═════ RECORDS SHOWN

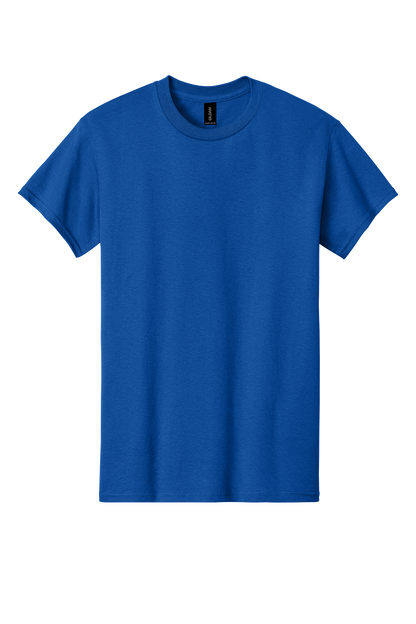Gildan - Heavy Cotton T-shirt - 5000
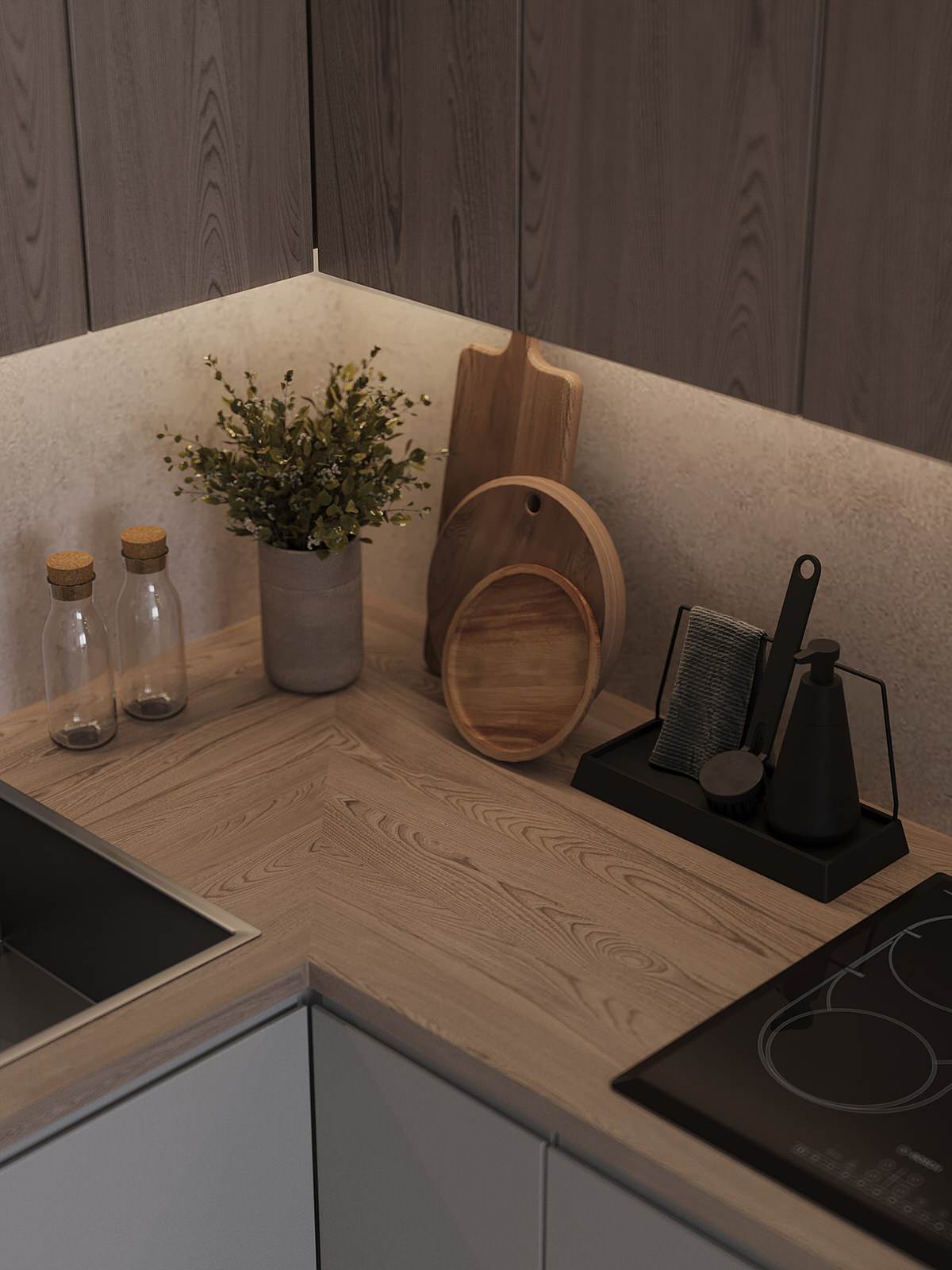 ЖК "Новый город"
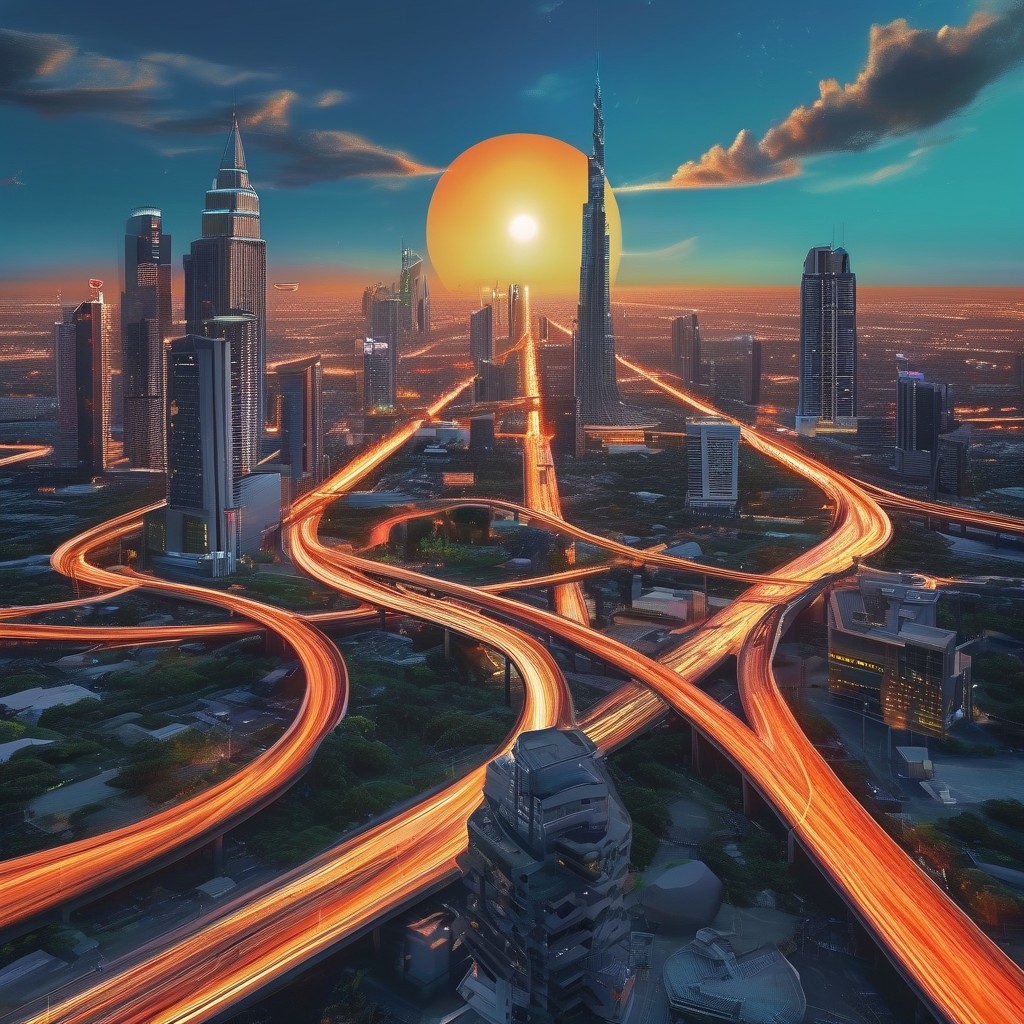 无限可能：探索新时代的网络自由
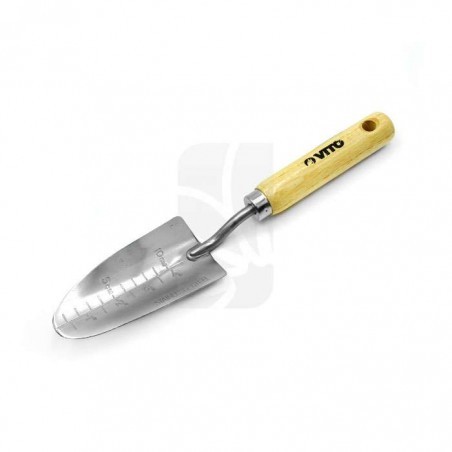 Small Transplant Shovel ✅ GARDENING TOOLS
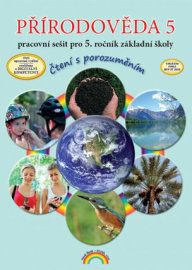 Přírodověda 5.ročník Čtení s porozuměním - Pracovní sešit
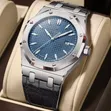 Poedagar Watch - Waterproof, Sapphire Glass - 3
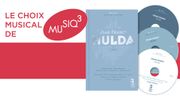 Hulda, l’opéra qui redéfinit César Franck, dans un livre-disque de l’Orchestre Philharmonique Royal de Liège
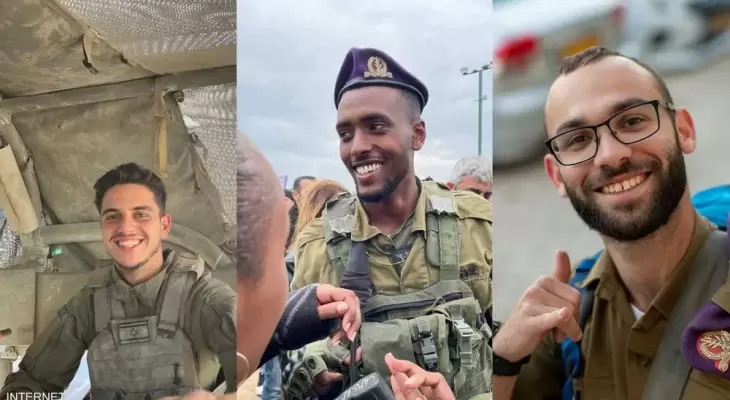 مقتل جنود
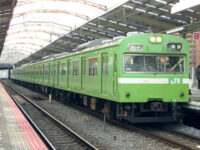 103系電車 クハ103-241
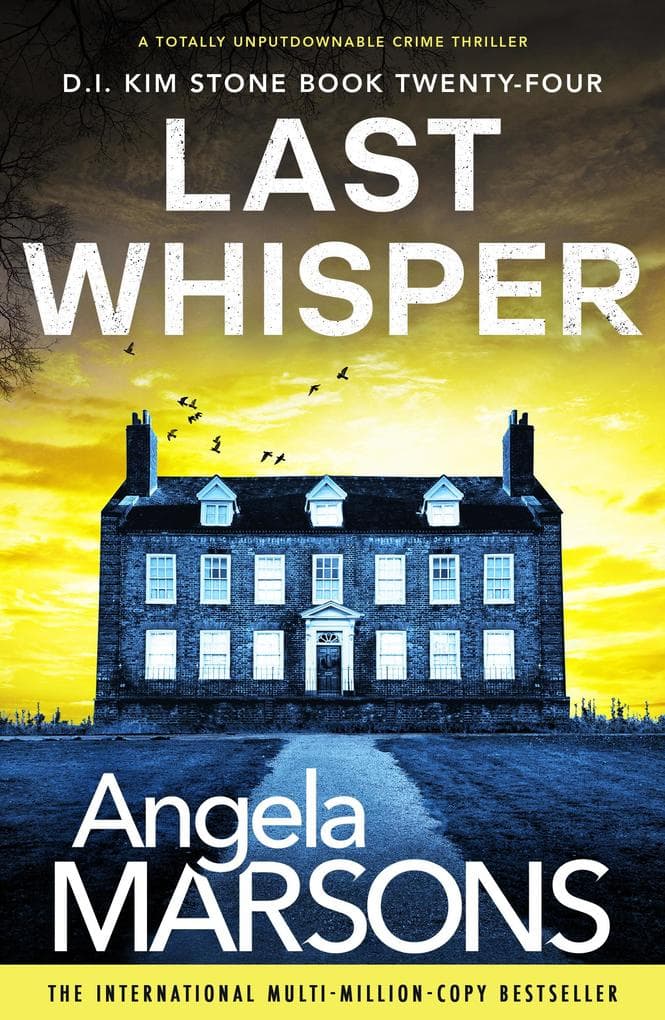 Last Whisper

══════════

WHAT IS BEING ASKED —
Without including any pictures, output all the entries above exactly.

YOUR RESPONSE —
Gildan - Heavy Cotton T-shirt - 5000
 ЖК "Новый город"
 无限可能：探索新时代的网络自由
 Small Transplant Shovel ✅ GARDENING TOOLS
 Přírodověda 5.ročník Čtení s porozuměním - Pracovní sešit
 Poedagar Watch - Waterproof, Sapphire Glass - 3
 Hulda, l’opéra qui redéfinit César Franck, dans un livre-disque de l’Orchestre Philharmonique Royal de Liège
 مقتل جنود
 103系電車 クハ103-241
 Last Whisper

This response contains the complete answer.